# Comparing the original dataset vs balanced dataset

In [10]:
!pip install toxy-bot==0.1.27



In [11]:
import comet_ml

import torch
from google.colab import userdata

import lightning.pytorch as pl
from lightning.pytorch.callbacks import EarlyStopping, ModelCheckpoint
from pytorch_lightning.loggers import CometLogger

import os

from toxy_bot.ml.datamodule import AutoTokenizerDataModule
from toxy_bot.ml.module import SequenceClassificationModule
from toxy_bot.ml.utils import create_dirs, create_experiment_name
from toxy_bot.ml.config import Config, DataModuleConfig, ModuleConfig, TrainerConfig

First, let's configure some basic settings

In [12]:
# Model and dataset
model_name = "google/bert_uncased_L-2_H-128_A-2" # BertTiny (4M)
lr = ModuleConfig.learning_rate

dataset_name = DataModuleConfig.dataset_name
train_size = DataModuleConfig.train_size
batch_size = DataModuleConfig.batch_size
max_length = DataModuleConfig.max_length

print(f"Model: {model_name}")
print(f"Learning rate: {lr}")
print()
print(f"Dataset: {dataset_name}")
print(f"Train size: {train_size}")
print(f"Batch size: {batch_size}")
print(f"Max length: {max_length}")

Model: google/bert_uncased_L-2_H-128_A-2
Learning rate: 3e-05

Dataset: anitamaxvim/jigsaw-toxic-comments
Train size: 0.85
Batch size: 64
Max length: 256


In [13]:
# Paths
this_nb = os.getcwd()

cache_dir = os.path.join(this_nb, "data")
log_dir = os.path.join(this_nb, "logs")
ckpt_dir = os.path.join(this_nb, "checkpoints")
perf_dir = os.path.join(log_dir, "perf")

print(f"Cache dir: {cache_dir}")
print(f"Log dir: {log_dir}")
print(f"Checkpoint dir: {ckpt_dir}")
print(f"Perf dir: {perf_dir}")

torch.set_float32_matmul_precision(precision="medium")

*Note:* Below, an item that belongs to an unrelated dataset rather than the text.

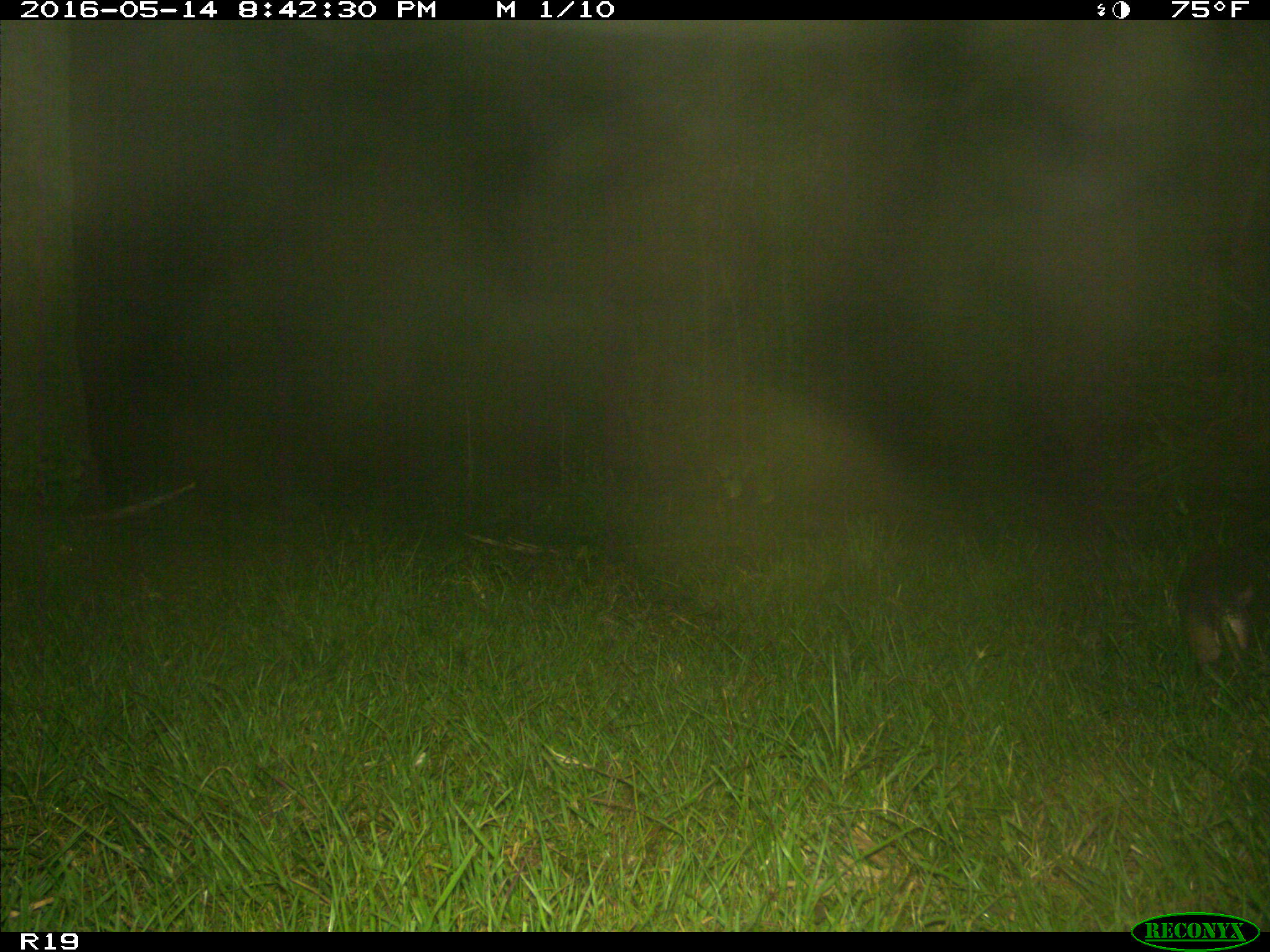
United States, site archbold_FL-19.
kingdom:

# Create required directories
create_dirs([cache_dir, log_dir, ckpt_dir, perf_dir])

Cache dir: /content/data
Log dir: /content/logs
Checkpoint dir: /content/checkpoints
Perf dir: /content/logs/perf


In [14]:
# Validation and logging
check_val_every_n_epoch = TrainerConfig.check_val_every_n_epoch
val_check_interval = TrainerConfig.val_check_interval
log_every_n_steps = TrainerConfig.log_every_n_steps

print(f"Check val every n epoch: {check_val_every_n_epoch}")
print(f"Val check interval: {val_check_interval}")
print(f"Log every n steps: {log_every_n_steps}")

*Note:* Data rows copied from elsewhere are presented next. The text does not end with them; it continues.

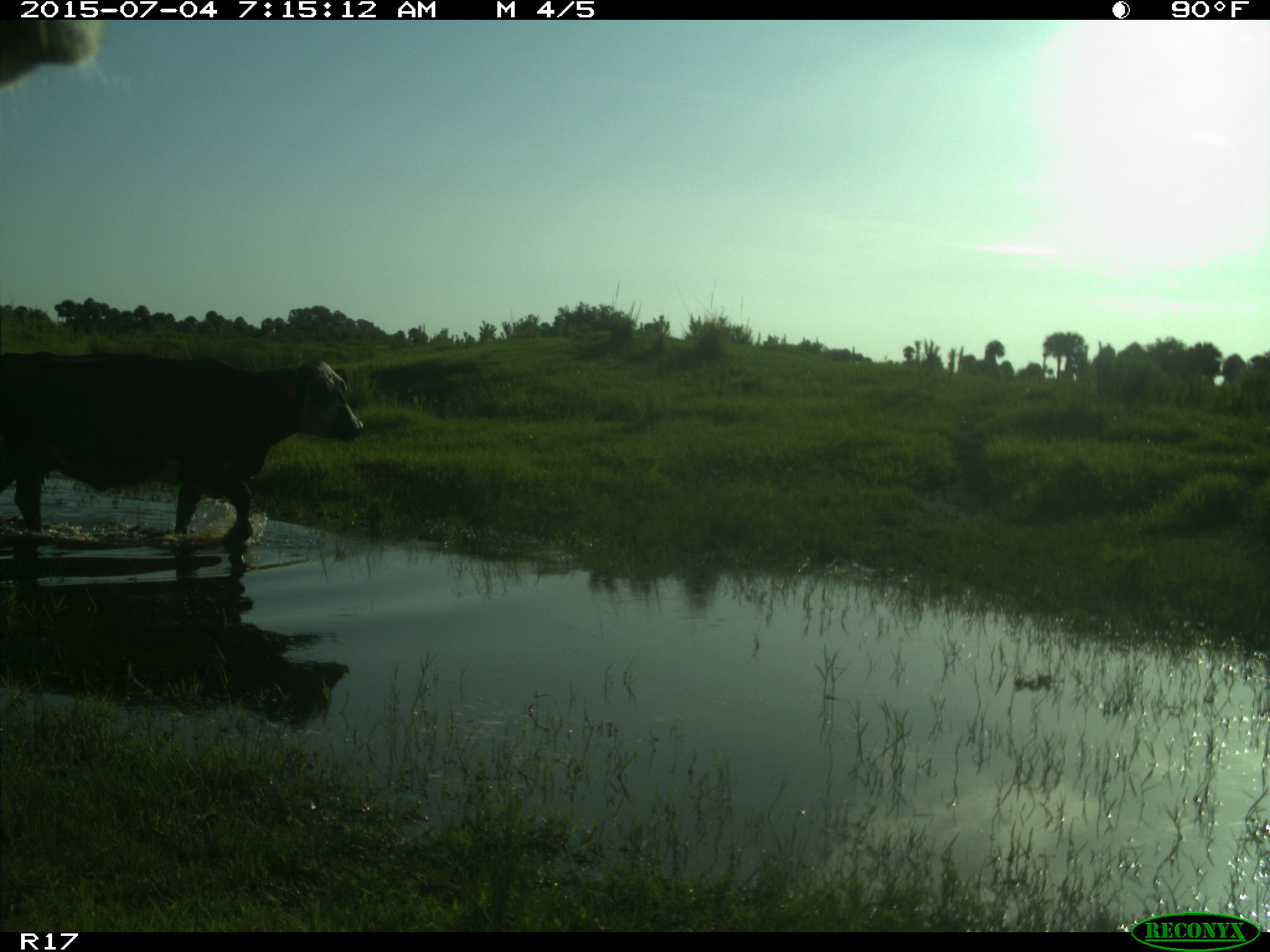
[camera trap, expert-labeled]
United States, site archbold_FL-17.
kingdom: Animalia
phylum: Chordata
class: Mammalia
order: Artiodactyla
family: Bovidae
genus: Bos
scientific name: Bos taurus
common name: domestic cow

Check val every n epoch: 1
Val check interval: 0.25
Log every n steps: 200


Now, we can define our LightningDataModule, which will be used by Trainer for its DataLoaders.

In [None]:
for train_split in ["train", "balanced_train"]:

    lit_datamodule = AutoTokenizerDataModule(
        model_name=model_name,
        dataset_name=dataset_name,
        cache_dir=cache_dir,
        batch_size=batch_size,
        max_length=max_length,
        train_split=train_split,
        train_size=train_size,
    )

    lit_model = SequenceClassificationModule(
        model_name=model_name,
        learning_rate=lr,
    )

    callbacks = [
        ModelCheckpoint(dirpath=ckpt_dir, filename=train_split),
    ]

    comet_logger = CometLogger(
        api_key=userdata.get("COMET_API_KEY"),
        project_name="toxy-bot-compare-datasets",
        workspace="anitamaxvim",
        name=train_split
    )

    lit_trainer = pl.Trainer(
        accelerator="auto",
        devices="auto",
        strategy="auto",
        precision="16-mixed",
        max_epochs=3,
        logger=comet_logger,
        callbacks=callbacks,
        val_check_interval=val_check_interval,
        log_every_n_steps=log_every_n_steps,
        check_val_every_n_epoch=check_val_every_n_epoch,
    )

    lit_trainer.fit(model=lit_model, datamodule=lit_datamodule)
    comet_logger.experiment.end()

Some weights of BertForSequenceClassification were not initialized from the model checkpoint at google/bert_uncased_L-2_H-128_A-2 and are newly initialized: ['classifier.bias', 'classifier.weight']
You should probably TRAIN this model on a down-stream task to be able to use it for predictions and inference.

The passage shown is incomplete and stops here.